• Véronique De Keyser
    Véronique De Keyser
    membre exécutive de la Fédération Humaniste Européenne

L’Europe est-elle laïque ?

Quand on croise les repré­sen­tants des cultes dans les couloirs des insti­tu­tions euro­péennes, on en doute. Et quand les papes parlent au lutrin des chefs d’État, on cherche l’erreur. Mais si l’Europe n’est pas suffi­sam­ment laïque, ce n’est pas parce que les Églises s’y mani­festent bruyam­ment. C’est parce que la laïcité ne l’a pas inves­tie pour en faire son projet.

La laïcité est d’abord un prin­cipe poli­tique — la sépa­ra­tion des pouvoirs poli­tique et reli­gieux. Cette dispo­si­tion n’a pas été adop­tée dans les trai­tés tout simple­ment parce qu’elle est une singu­la­rité dans l’espace euro­péen : à part la France, aucun autre État membre ne corres­pond réel­le­ment à ce modèle. L’Europe a cepen­dant tous les ingré­dients d’une laïcité poten­tielle. Elle est de facto dans une sorte de neutra­lité, car elle n’a pas de compé­tence juri­dique en matière de cultes. C’est l’affaire des États membres. De plus, il existe en Europe un pacte démo­cra­tique impli­cite portant sur un noyau de liber­tés fonda­trices. L’Europe a placé les droits de l’homme au cœur de ses poli­tiques, internes et externes, et la Charte des droits fonda­men­taux, annexée au Traité de Lisbonne, a fait entrer ces droits dans le droit primaire. Quand le même traité de Lisbonne insti­tue, à travers son article 17, un dialogue struc­turé avec les Églises et les asso­cia­tions philo­so­phiques (enten­dez la laïcité) ce n’est pas pour y évoquer les croyances mais pour y suivre l’évolution des valeurs et les trans­for­ma­tions de la société européenne.

Mais la laïcité n’est pas qu’un prin­cipe ou un article de traité. C’est une action conti­nue pour défendre ces liber­tés. Car si l’Europe n’a rien à voir avec les cultes, les batailles sur le droit à l’avortement, l’homosexualité, la recherche sur les cellules souches, l’euthanasie sont féroces dans les enceintes euro­péennes. L’enjeu est clair : faire entrer dans le droit euro­péen ces problé­ma­tiques pour qu’un renver­se­ment poli­tique dans un État membre ne puisse reve­nir sur les acquis. En Pologne, en Espagne, sous l’influence de l’Église catho­lique, le droit a l’avortement a été remis en cause car les femmes ont échoué jusqu’ici à faire de l’avortement un droit fonda­men­tal, alors que la liberté de l’orientation sexuelle a été obte­nue par les LGBT dans la Charte des Droits fondamentaux.
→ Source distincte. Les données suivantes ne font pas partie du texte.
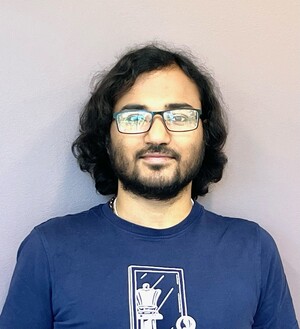 Moinak Bhattacharya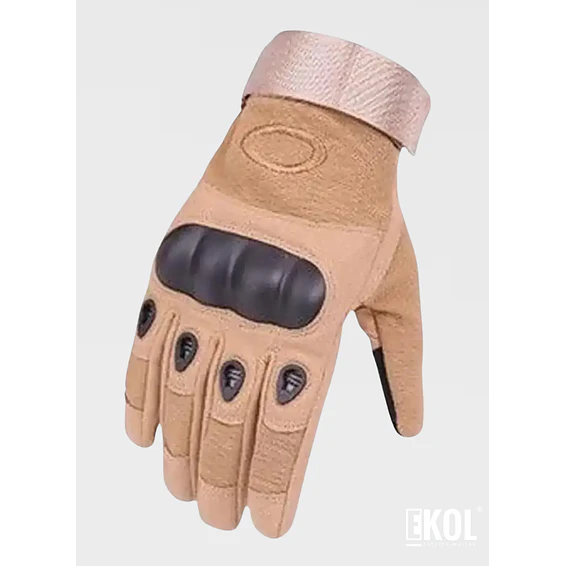 Guantes Tactico Militar Airsoft Paintball Ciclismo Moto 4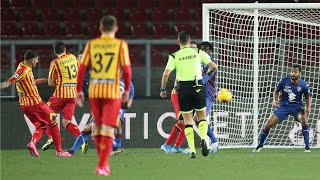 Lecce vs Torino 4-0 | 02/02/2020 | Serie A 19/20 | All Goals and Highlights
Mais ce ne sont pas les seules menaces contre la laïcité, insé­pa­rable de la démo­cra­tie. C’est cette dernière qui est en danger. Aujourd’hui l’Europe vacille car elle a perdu la confiance des citoyens. Les écarts de richesse s’y sont creu­sés, le dumping social et les délo­ca­li­sa­tions se sont aggra­vés. La crise finan­cière de 2008 et l’austérité qui l’a suivie ont produit des inéga­li­tés meur­trières. Chômage, exclu­sion, repli iden­ti­taire gangrènent la société. Et les réfu­giés, fuyant la guerre au Moyen-Orient, refou­lés par des barbe­lés et des murs ou noyés en Médi­ter­ra­née ont subi cette violence de plein fouet : ils ont écrit les pages les plus noires de l’histoire euro­péenne depuis la Seconde Guerre mondiale. Nous ne mesu­rons pas encore la force symbo­lique de notre rejet ni notre respon­sa­bi­lité dans les causes qui l’ont produit.

Comment en sommes-nous arri­vés là ? Comment avons-nous laissé les vieux démons renaître de leurs cendres et l’extrême droite atteindre des scores histo­riques ? Où est l’Europe sociale promise ? Le vrai combat de la laïcité aujourd’hui est le projet euro­péen. Et le réin­ves­tis­se­ment, par les citoyens, d’une Europe dont ils ont trop long­temps délé­gué le dessein. Il y a urgence. Demain, il sera trop tard.